Your goal: Nothing but the text should be carried over: reproduce all the data exactly and leave out every image.

------ Dataset section

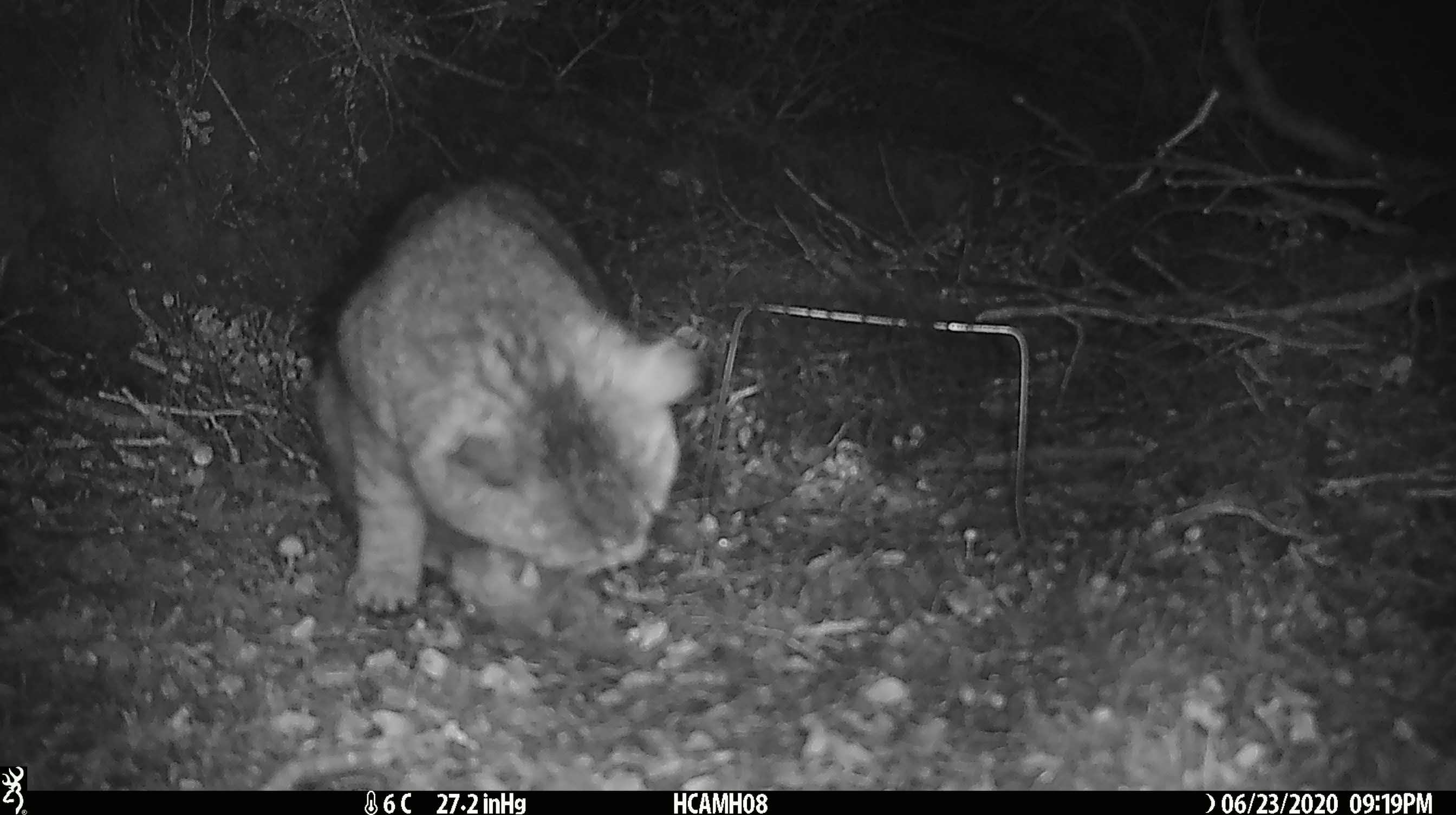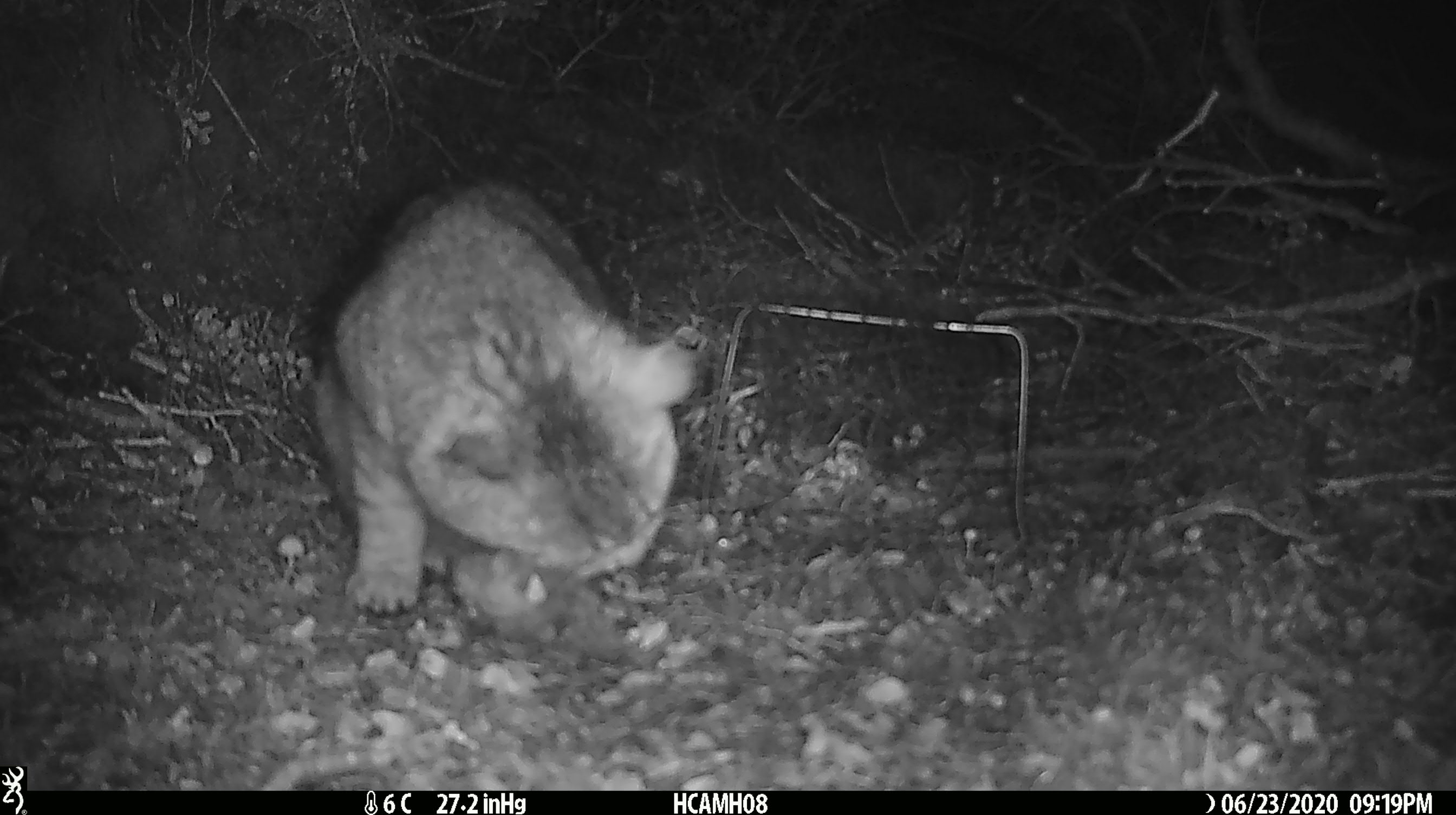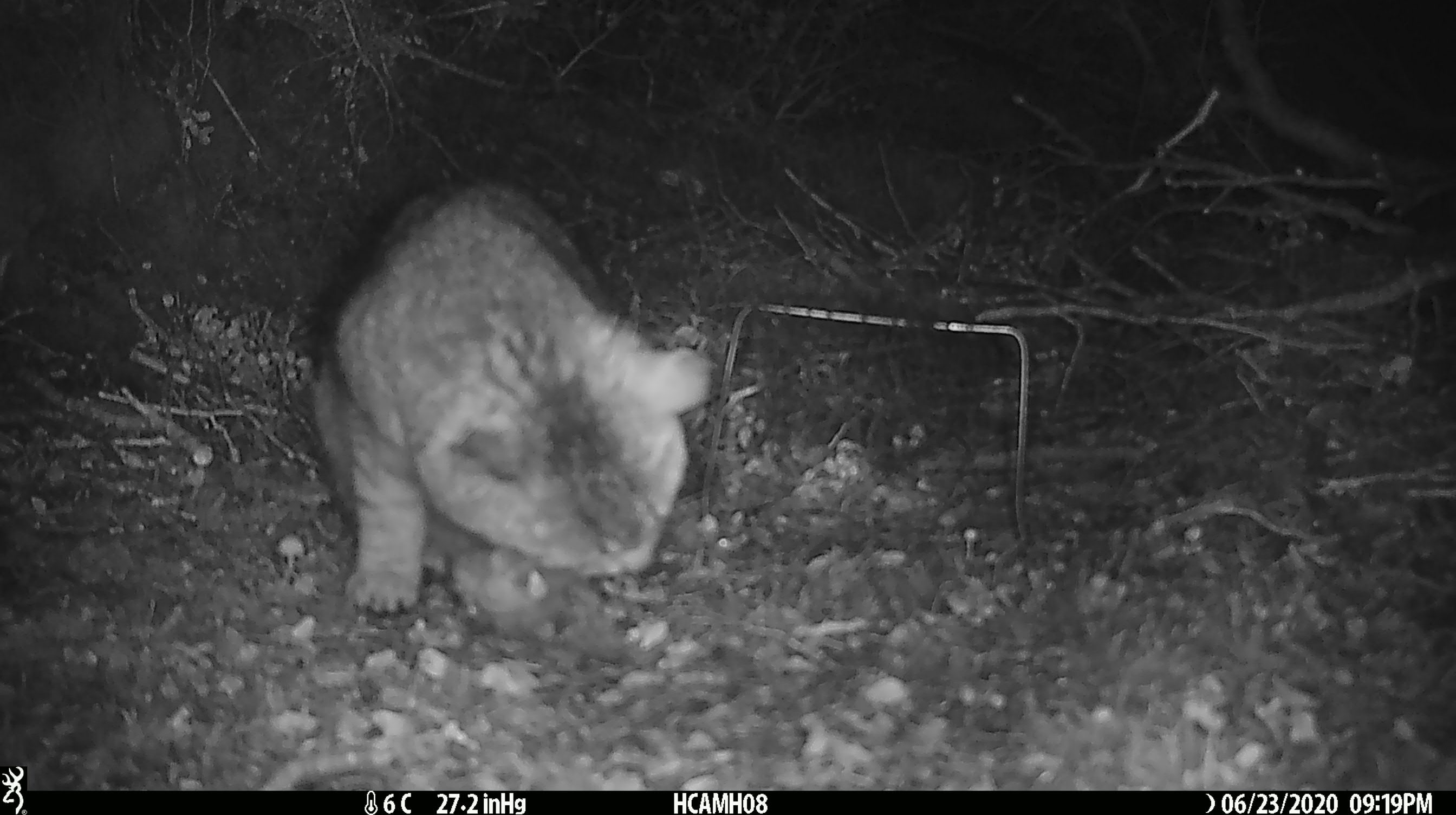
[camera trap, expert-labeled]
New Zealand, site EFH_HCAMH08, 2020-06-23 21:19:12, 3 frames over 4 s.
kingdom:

------------

Response to the task:
[camera trap, expert-labeled]
New Zealand, site EFH_HCAMH08, 2020-06-23 21:19:12, 3 frames over 4 s.
kingdom:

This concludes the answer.